## start TEXT EXCERPT

What parents typically prioritise — and what the evidence actually says matters. A research-backed framework for making your decision.

How to Choose a School in Australia

I've spoken to hundreds of Australian parents navigating school decisions, and there's a pattern I see almost universally: people start by Googling "best schools near me," end up on My School at 11pm reading NAPLAN band tables, and leave more confused than when they started. This guide is an attempt to put the data in its proper place — as one useful input in a decision that ultimately requires human judgement.

Step 1: Establish your non-negotiables before looking at any data

Before you visit a single school or read a single My School profile, write down your actual non-negotiables. Not aspirations — non-negotiables. Things that if a school doesn't have them, it's off the list regardless of its NAPLAN results.

Common genuine non-negotiables: geographic proximity (how far are you willing to travel, and for how many years?), year range (if your child is going into Foundation, do you want a P–12, or do you want a primary school transition at Year 6 or 7?), special needs support (does your child have requirements that only some schools can properly meet?), sector preference (do you have a strong values-based preference for Catholic, another faith, or secular?), and financial capacity (what upper limit are you genuinely comfortable spending?).

This shortlist might reduce 30 schools to 8. That's a manageable comparison task.

## end TEXT EXCERPT
## start LISTED ENTRIES

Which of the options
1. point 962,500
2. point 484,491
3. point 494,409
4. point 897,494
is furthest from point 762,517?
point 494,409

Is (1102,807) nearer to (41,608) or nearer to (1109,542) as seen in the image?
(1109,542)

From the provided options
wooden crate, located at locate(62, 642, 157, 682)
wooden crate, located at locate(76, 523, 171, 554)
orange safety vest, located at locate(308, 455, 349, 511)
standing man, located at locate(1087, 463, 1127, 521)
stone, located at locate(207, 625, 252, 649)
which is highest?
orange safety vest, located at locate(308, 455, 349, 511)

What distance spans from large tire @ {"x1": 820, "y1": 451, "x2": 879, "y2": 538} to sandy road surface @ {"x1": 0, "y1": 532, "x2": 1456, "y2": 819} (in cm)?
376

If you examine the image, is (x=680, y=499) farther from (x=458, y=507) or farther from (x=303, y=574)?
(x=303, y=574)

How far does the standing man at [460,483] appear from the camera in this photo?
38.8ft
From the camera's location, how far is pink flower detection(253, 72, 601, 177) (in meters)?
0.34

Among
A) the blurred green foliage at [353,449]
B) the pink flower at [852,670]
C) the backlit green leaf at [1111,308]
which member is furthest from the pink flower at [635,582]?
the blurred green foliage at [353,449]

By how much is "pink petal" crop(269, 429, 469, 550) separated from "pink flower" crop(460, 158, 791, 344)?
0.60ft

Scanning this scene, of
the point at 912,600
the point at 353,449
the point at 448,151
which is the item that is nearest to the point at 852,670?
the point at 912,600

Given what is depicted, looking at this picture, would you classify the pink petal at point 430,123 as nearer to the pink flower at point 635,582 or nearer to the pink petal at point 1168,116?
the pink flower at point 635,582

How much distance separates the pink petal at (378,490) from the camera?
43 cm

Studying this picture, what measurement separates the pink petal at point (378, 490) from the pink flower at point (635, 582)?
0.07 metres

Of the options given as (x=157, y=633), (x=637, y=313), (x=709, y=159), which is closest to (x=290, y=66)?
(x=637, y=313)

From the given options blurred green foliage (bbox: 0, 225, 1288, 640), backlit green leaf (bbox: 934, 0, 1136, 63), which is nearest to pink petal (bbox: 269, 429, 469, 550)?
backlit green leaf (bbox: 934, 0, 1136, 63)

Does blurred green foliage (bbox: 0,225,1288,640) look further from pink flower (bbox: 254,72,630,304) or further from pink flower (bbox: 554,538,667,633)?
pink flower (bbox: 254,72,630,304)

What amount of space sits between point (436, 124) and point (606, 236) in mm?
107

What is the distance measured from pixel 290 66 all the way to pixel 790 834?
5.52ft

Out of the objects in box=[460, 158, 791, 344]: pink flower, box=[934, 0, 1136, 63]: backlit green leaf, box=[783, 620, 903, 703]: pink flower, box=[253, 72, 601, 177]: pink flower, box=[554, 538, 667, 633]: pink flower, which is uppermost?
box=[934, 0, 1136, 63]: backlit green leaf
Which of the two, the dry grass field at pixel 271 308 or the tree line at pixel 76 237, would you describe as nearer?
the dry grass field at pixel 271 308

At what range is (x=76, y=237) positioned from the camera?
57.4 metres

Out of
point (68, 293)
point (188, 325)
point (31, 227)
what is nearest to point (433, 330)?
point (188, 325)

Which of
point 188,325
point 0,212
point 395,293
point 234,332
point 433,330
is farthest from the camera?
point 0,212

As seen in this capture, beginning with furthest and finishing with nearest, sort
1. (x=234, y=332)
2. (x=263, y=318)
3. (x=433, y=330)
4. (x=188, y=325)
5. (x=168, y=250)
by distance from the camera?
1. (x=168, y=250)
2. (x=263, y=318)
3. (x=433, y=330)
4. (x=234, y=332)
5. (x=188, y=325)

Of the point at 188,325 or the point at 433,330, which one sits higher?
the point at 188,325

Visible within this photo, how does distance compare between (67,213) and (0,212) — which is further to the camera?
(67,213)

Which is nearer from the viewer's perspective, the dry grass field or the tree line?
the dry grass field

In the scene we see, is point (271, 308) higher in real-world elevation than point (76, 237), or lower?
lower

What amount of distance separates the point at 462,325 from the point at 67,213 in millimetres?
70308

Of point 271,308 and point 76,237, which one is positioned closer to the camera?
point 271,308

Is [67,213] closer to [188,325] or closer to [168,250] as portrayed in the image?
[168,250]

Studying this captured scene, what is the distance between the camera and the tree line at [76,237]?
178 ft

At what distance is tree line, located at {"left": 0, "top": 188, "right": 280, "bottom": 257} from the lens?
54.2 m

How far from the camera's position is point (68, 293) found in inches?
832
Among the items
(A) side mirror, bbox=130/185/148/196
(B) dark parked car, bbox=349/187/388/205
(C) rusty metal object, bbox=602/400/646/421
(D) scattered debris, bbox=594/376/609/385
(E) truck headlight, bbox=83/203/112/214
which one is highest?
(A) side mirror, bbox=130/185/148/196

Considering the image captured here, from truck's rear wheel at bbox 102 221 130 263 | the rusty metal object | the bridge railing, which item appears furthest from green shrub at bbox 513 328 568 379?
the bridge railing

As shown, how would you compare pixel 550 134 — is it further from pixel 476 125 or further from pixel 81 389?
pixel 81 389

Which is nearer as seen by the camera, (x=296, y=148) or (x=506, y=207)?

## end LISTED ENTRIES

REQUEST A :: In the school-choice guide, what should parents write down before visiting a school or reading a My School profile?
REQUEST B :: Write out the school-choice guide word for word between "Common genuine non-negotiables: geographic" and "genuinely comfortable spending?).", inclusive.

SOLUTION A :: Their actual non-negotiables.

SOLUTION B ::
Common genuine non-negotiables: geographic proximity (how far are you willing to travel, and for how many years?), year range (if your child is going into Foundation, do you want a P–12, or do you want a primary school transition at Year 6 or 7?), special needs support (does your child have requirements that only some schools can properly meet?), sector preference (do you have a strong values-based preference for Catholic, another faith, or secular?), and financial capacity (what upper limit are you genuinely comfortable spending?).